Anthropologist-in-residence at New York City’s Department of Sanitation, Robin Nagle, has always been obsessed with garbage. In Picking Up: On the Streets and Behind the Trucks with the Sanitation Workers of New York City, she goes on a quest to understand the importance of trash.
What inspired this book?
As long as I can remember, I’ve been intrigued by trash—how casually we create it, how little we know about where it goes, how serious are its environmental consequences. But one set of questions kept sparking my interest more than any other. Who takes our garbage away? What’s that job like? Why would anyone choose it? When I couldn’t find the answers, I decided to go out and learn them myself.
What is the role of an anthropologist-in-residence?
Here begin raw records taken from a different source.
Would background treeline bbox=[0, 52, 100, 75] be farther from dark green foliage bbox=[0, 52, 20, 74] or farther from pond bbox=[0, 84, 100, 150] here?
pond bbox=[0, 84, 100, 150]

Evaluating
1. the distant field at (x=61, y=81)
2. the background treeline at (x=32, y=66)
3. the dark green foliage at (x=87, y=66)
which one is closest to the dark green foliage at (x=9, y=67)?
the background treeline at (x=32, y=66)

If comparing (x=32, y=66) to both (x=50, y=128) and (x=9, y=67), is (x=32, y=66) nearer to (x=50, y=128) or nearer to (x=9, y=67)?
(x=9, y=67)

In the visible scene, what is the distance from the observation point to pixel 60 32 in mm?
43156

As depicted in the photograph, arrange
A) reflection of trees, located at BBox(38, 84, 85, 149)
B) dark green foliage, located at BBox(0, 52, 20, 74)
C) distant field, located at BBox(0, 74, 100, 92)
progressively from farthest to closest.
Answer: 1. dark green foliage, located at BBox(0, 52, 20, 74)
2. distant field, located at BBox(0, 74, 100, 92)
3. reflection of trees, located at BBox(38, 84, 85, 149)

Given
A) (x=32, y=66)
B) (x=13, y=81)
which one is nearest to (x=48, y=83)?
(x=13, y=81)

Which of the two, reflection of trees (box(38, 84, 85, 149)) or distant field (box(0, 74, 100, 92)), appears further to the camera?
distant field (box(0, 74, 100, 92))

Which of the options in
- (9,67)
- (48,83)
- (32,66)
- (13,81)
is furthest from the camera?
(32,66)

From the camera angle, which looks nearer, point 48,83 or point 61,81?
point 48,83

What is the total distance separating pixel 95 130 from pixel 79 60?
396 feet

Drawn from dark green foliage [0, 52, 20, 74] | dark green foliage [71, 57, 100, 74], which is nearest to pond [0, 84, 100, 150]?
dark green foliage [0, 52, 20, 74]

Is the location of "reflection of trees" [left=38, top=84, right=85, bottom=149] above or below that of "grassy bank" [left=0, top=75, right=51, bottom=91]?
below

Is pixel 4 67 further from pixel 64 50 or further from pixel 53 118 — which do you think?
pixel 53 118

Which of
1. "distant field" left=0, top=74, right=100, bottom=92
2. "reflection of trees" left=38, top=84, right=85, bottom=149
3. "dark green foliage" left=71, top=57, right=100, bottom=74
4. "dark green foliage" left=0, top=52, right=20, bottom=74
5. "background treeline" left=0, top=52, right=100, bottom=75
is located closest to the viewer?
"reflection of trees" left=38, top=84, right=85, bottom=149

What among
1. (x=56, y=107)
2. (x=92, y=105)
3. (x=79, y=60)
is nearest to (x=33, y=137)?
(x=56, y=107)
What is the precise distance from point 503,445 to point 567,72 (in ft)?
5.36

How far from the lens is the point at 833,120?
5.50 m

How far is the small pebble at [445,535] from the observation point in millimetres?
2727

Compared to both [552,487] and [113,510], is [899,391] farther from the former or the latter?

I want the world to know more about the people who keep New York alive by keeping it clean, and [I want to] thereby give people a better sense of who does that work in all our towns and cities. Picking Up is one part of the effort, but there’s also an oral project and an initiative to organize the Department of Sanitation archives. We’ve also taken real steps toward founding a Museum of Sanitation.
Why do you think the sanitation workers are “the most important people” on the city’s payroll?
No city can thrive without an effective solid waste management structure. If the department didn’t take away our old stuff, we’d never have room for new stuff, and the economy would falter. If sanitation workers weren’t taking away our many tons of trash every day, New York would be a public health nightmare, which, in fact, it was for hundreds of years.
What is the relationship between the stereotypical image of the “garbage man” and the people profiled in the book?
I never met a sanitation worker who fit a “garbage man” stereotype, but the image is stubborn. It’s one of the reasons that many department employees won’t tell their neighbors where they work. I’m hoping that my book gives readers a more complete understanding of—and empathy for—the real people on the job. Those who “pick up New York” (as department slang describes the work) are not much different from anyone else.
Why do you say the greatest obstacle to being a good sanitation worker is going to work every day?
Workers on the day shift must be at roll call, in uniform, ready to go, by 6:00 in the morning. Depending on the commute, it means some people must set their alarm clocks for 3:30a.m. They must get up in the middle of the night. Multiply such a schedule by five or six days a week for a couple of decades, and it takes a toll.